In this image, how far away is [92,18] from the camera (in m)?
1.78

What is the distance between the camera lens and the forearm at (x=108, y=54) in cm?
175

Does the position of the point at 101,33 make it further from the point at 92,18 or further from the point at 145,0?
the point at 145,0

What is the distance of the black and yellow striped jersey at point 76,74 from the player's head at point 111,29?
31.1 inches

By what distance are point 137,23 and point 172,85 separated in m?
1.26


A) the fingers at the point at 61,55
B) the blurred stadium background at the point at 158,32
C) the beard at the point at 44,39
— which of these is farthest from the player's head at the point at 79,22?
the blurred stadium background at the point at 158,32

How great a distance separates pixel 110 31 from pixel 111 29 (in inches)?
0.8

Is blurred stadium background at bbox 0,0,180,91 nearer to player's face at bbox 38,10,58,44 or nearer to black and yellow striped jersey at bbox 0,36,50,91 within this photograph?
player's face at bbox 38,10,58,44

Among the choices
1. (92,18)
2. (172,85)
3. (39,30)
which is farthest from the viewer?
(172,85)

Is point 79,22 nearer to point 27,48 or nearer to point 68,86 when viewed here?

· · · · ·

**GIVEN REQUEST:**
Can you repeat the records starting with the line with "What is the distance of" and going on through the end of the records, substituting "furthest" for "farthest" and leaving everything else as it is?

**TASK ANSWER:**
What is the distance of the black and yellow striped jersey at point 76,74 from the player's head at point 111,29?
31.1 inches

By what distance are point 137,23 and point 172,85 separated in m?
1.26


A) the fingers at the point at 61,55
B) the blurred stadium background at the point at 158,32
C) the beard at the point at 44,39
— which of these is furthest from the player's head at the point at 79,22?
the blurred stadium background at the point at 158,32

How great a distance separates pixel 110 31 from pixel 111 29 (in inches)?
0.8

Is blurred stadium background at bbox 0,0,180,91 nearer to player's face at bbox 38,10,58,44 or nearer to black and yellow striped jersey at bbox 0,36,50,91 within this photograph?
player's face at bbox 38,10,58,44

Among the choices
1. (92,18)
2. (172,85)
3. (39,30)
which is furthest from the viewer?
(172,85)

Is point 79,22 nearer to point 27,48 or nearer to point 68,86 when viewed here?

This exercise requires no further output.